━━━━━ Document text ━━━━━
Its cycling history, statistics, photos and map
Nicknamed "The Giant of Provence", Mont Ventoux is part of the French Alps. Because it's by far the highest mountain in the area, it can be seen from far away. It's top is bare limestone, devoid of trees. Especially above the treeline it can be blisteringly hot in the summer. Moreover, winds of 90 km/hr blow 240 days of the year, and winds have been clocked as high as 320 km/hr.
There are three routes to the top of Mont Ventoux, from Bédoin, Malaucène and Sault (generally considered the least demanding route). I've used the statistics for the road from Bédoin since that's the route the Tour de France usually uses:
Average Gradient 7.6%
Maximum gradient 12%
Length of climb: 21.4 km
Elevation at start 383 meters
Elevation at crest 1,912 meters
The Tour de France first ascended Mt Ventoux in 1951 (where it came from the Malaucène side) but wasn't used as a hilltop finish until 1958 in stage 18. Unsurprisingly, eventual 1958 Tour de France overall winner Charly Gaul won the stage.
Mont Ventoux etched itself in cycling history when British rider Tom Simpson died near the top in the 1967 Tour de France. His death was attributed to a combination of dehydration from the day's extraordinary heat, a case of diarrhea, lack of available water, amphetamines and alcohol. Near the top there is a memorial to Tom Simpson.
━━━━━ Given information ━━━━━
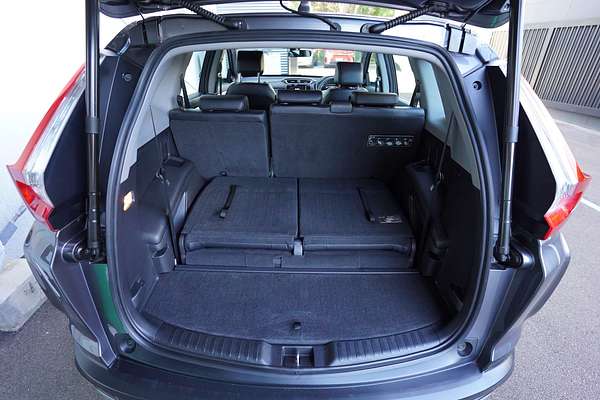 2020 Honda CR-V Vi RW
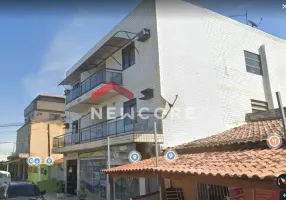 Foto 1 de Apartamento com 1 Quarto à venda, 42m² em Fluminense, São Pedro da Aldeia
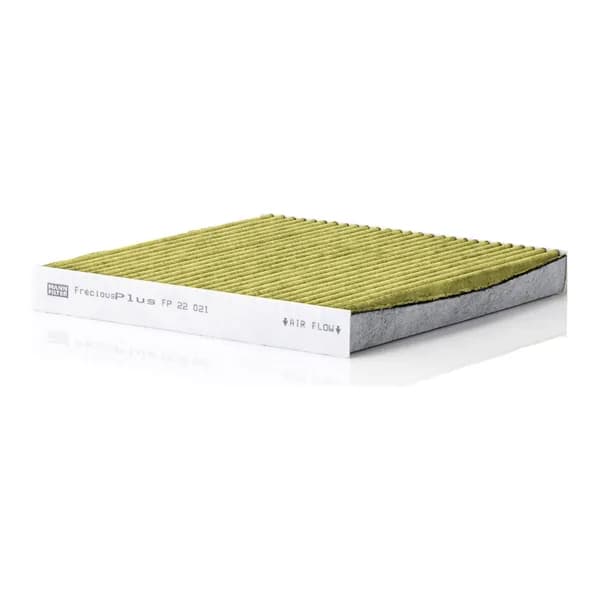 MANN-FILTER FP22021 Polen / Kabin Filtresi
━━━━━
» Exercise details
Pick up the Mont Ventoux text after its final sentence and carry it on. The listing has no connection to the text about Mont Ventoux.

» Answer to this exercise
Marco Pantani broke away on Mont Ventoux in stage 12 of the 2000 Tour de France. Armstrong bridged to the Italian and then eased slightly to let Pantani take the stage. This is the usual practice among professionals. The GC contender, content with the time gain, lets his fellow breakaway rider take the stage. But Armstrong, in an ill-mannered move, told the press he had let Pantani win. Pantani, always insecure, was humiliated and several times launched suicidal attacks in the mountains aimed at Armstrong.
In the 2013 Tour, after four rated climbs, the top of Mont Ventoux was the finish of the year's longest stage. Overall 2013 Tour winner Christopher Froome executed a dominating ride, confirming his status as the best rider in the race.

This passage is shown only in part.